---- TEXT FOR ANALYSIS
The term "Green Revolution" was first used in 1968 by former United States Agency for International Development (USAID) director William Gaud, who noted the spread of the new technologies: "These and other developments in the field of agriculture contain the makings of a new revolution. It is not a violent Red Revolution like that of the Soviets, nor is it a White Revolution like that of the Shah of Iran. I call it the Green Revolution."[2]

History

Green Revolution in Mexico

It has been argued that “during the twentieth century two ‘revolutions’ transformed rural Mexico: the Mexican Revolution (1910-1920) and the Green Revolution (1950-1970).[3] With the support of the Mexican government, the U.S. government, the United Nations, the Food and Agriculture Organization (FAO), and the Rockefeller Foundation, Mexico made a concerted effort to transform agricultural productivity, particularly with irrigated rather than dry-land cultivation in its northwest, to solve its problem of lack of food self-sufficiency.[4] In the center and south of Mexico, where large-scale production faced challenges, agricultural production languished.[5] Increased production meant food self-sufficiency in Mexico to feed its growing and urbanizing population, with the number of calories consumed per Mexican increasing.[6]

Mexico was not merely the recipient of Green Revolution knowledge and technology, but was an active participant with financial support from the government for agriculture as well as Mexican agronomists (agrónomos). Although the Mexican Revolution had broken the back of the hacienda system and land reform in Mexico had by 1940 distributed a large expanse of land in central and southern Mexico, agricultural productivity had fallen. During the administration of Manuel Avila Camacho (1940–46), the government put resources into developing new breeds of plants and partnered with the Rockefeller Foundation.[7] In 1943, the Mexican government founded the International Maize and Wheat Improvement Center (CIMMYT), which became a base for international agricultural research.
--------
---- SUPPLIED ENTRIES
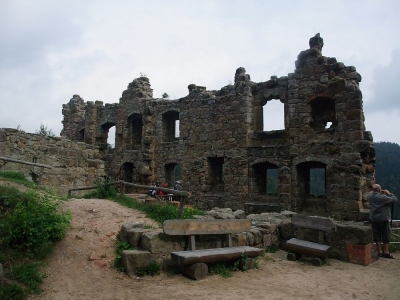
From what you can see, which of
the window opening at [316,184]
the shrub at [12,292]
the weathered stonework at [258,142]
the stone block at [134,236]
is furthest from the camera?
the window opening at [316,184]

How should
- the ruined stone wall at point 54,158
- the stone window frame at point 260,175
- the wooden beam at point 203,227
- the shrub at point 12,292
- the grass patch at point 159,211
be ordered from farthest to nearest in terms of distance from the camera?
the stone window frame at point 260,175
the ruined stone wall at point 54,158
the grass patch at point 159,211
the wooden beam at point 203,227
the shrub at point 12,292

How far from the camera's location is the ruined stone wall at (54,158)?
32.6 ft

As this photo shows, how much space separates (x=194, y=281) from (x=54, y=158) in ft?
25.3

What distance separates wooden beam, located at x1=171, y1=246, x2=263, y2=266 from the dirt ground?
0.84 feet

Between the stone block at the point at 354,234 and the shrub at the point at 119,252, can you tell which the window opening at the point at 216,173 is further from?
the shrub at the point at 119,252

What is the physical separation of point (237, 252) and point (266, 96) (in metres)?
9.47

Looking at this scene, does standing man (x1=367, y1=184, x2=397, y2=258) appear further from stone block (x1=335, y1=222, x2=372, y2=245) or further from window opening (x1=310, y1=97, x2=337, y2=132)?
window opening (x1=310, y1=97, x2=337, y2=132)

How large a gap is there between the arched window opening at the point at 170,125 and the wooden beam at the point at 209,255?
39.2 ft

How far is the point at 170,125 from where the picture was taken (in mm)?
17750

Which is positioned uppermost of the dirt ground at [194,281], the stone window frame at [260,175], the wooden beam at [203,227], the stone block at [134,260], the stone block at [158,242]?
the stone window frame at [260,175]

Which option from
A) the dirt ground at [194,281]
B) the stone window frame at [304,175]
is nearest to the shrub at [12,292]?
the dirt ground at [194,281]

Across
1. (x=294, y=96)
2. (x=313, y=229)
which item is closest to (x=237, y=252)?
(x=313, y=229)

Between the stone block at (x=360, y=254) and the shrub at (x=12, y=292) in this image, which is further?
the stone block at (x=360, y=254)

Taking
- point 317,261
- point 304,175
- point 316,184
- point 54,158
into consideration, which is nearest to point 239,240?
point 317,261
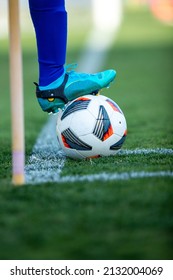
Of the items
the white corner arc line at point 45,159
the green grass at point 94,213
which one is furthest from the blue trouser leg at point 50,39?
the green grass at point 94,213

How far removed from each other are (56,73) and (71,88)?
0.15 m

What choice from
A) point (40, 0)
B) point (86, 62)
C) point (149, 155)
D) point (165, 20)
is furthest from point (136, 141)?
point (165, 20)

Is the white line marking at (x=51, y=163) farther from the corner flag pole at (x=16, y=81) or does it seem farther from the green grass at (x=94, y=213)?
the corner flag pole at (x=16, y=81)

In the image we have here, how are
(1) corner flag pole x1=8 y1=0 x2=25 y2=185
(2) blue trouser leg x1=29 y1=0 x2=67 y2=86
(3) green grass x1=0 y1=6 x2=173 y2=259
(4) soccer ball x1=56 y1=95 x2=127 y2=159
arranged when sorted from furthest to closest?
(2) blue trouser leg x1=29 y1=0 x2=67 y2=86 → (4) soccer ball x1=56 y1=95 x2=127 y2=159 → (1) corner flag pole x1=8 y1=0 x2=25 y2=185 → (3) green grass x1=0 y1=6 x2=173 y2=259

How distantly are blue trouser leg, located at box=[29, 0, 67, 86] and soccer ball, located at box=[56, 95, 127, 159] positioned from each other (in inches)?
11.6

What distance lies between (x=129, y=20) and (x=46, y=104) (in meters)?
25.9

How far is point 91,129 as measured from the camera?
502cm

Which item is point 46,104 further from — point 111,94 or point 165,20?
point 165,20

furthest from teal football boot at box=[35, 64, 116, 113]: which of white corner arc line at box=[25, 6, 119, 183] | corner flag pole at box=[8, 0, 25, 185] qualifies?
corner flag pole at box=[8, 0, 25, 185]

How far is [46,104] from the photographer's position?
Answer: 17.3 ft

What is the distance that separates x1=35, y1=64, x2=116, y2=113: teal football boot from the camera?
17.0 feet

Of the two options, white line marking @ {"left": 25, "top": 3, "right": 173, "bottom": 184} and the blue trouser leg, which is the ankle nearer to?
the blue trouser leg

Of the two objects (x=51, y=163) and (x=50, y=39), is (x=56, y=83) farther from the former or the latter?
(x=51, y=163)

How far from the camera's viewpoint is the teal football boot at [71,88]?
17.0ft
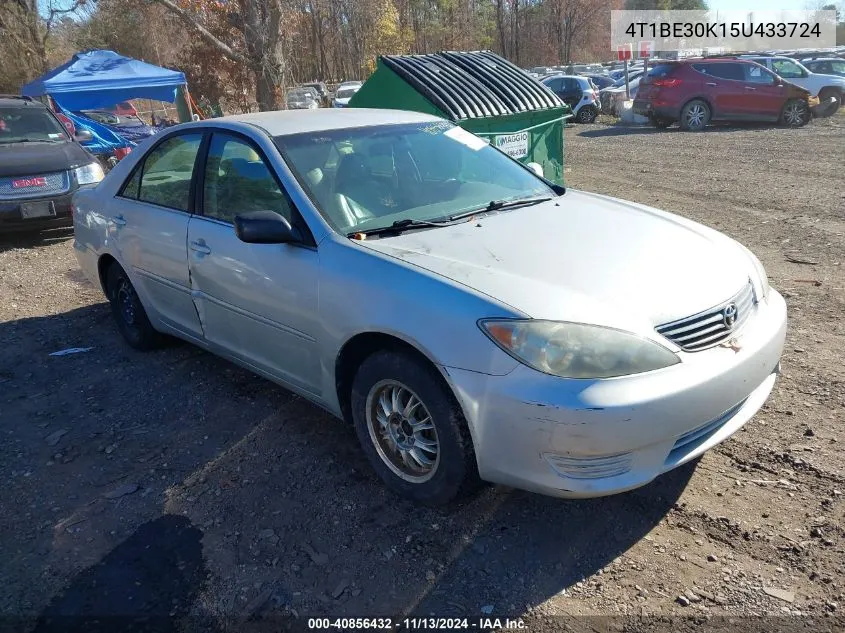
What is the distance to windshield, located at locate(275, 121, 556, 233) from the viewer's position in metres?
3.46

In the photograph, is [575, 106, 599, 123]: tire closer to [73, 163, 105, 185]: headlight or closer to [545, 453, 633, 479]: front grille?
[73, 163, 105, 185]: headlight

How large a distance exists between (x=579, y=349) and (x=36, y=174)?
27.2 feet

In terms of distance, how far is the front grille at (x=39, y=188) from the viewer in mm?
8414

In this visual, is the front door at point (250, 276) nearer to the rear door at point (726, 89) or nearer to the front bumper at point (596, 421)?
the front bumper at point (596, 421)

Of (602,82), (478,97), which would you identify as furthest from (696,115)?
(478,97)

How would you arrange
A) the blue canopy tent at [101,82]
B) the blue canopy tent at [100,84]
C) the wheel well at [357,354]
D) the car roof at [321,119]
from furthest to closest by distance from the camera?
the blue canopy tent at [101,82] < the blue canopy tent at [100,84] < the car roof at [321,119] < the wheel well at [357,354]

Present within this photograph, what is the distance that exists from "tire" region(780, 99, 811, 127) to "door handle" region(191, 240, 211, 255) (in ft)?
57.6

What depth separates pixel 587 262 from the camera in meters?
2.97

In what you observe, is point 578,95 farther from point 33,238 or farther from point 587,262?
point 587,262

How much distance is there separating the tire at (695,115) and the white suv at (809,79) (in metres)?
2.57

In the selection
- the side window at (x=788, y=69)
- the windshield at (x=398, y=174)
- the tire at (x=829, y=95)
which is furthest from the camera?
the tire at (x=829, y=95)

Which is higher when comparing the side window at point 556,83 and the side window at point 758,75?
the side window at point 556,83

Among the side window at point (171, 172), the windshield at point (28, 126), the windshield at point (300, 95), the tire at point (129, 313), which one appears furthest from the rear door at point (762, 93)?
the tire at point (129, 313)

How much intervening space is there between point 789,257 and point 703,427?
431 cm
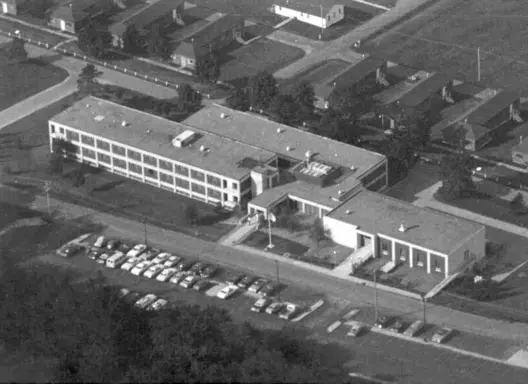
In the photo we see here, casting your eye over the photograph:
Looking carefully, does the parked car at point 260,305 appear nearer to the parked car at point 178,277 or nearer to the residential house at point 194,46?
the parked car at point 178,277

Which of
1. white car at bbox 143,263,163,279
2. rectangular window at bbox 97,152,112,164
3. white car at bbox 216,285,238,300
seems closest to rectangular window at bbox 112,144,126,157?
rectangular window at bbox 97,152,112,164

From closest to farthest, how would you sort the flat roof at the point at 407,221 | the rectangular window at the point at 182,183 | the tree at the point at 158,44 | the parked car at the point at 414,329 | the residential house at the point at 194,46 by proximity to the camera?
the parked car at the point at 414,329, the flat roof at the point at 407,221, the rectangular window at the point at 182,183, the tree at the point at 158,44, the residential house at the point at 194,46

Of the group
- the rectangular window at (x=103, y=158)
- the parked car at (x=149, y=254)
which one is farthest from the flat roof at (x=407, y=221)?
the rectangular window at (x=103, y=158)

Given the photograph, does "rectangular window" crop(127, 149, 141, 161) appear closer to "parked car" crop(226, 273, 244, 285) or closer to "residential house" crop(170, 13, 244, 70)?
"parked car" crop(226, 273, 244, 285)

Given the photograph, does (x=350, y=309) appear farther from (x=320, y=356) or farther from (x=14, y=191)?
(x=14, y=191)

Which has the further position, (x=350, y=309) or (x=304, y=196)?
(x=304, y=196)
--------
## QUESTIONS
A: According to the text on the Green Revolution, who first used the term "Green Revolution," and in what year?
B: Revise the text on the Green Revolution from "Mexico was not" to "international agricultural research.", replacing "agronomists" with "agricultural scientists".
The lines above are not needed here.

## RESPONSES TO THE TASKS
A: William Gaud, a former USAID director, first used it in 1968.

B:
Mexico was not merely the recipient of Green Revolution knowledge and technology, but was an active participant with financial support from the government for agriculture as well as Mexican agricultural scientists (agrónomos). Although the Mexican Revolution had broken the back of the hacienda system and land reform in Mexico had by 1940 distributed a large expanse of land in central and southern Mexico, agricultural productivity had fallen. During the administration of Manuel Avila Camacho (1940–46), the government put resources into developing new breeds of plants and partnered with the Rockefeller Foundation.[7] In 1943, the Mexican government founded the International Maize and Wheat Improvement Center (CIMMYT), which became a base for international agricultural research.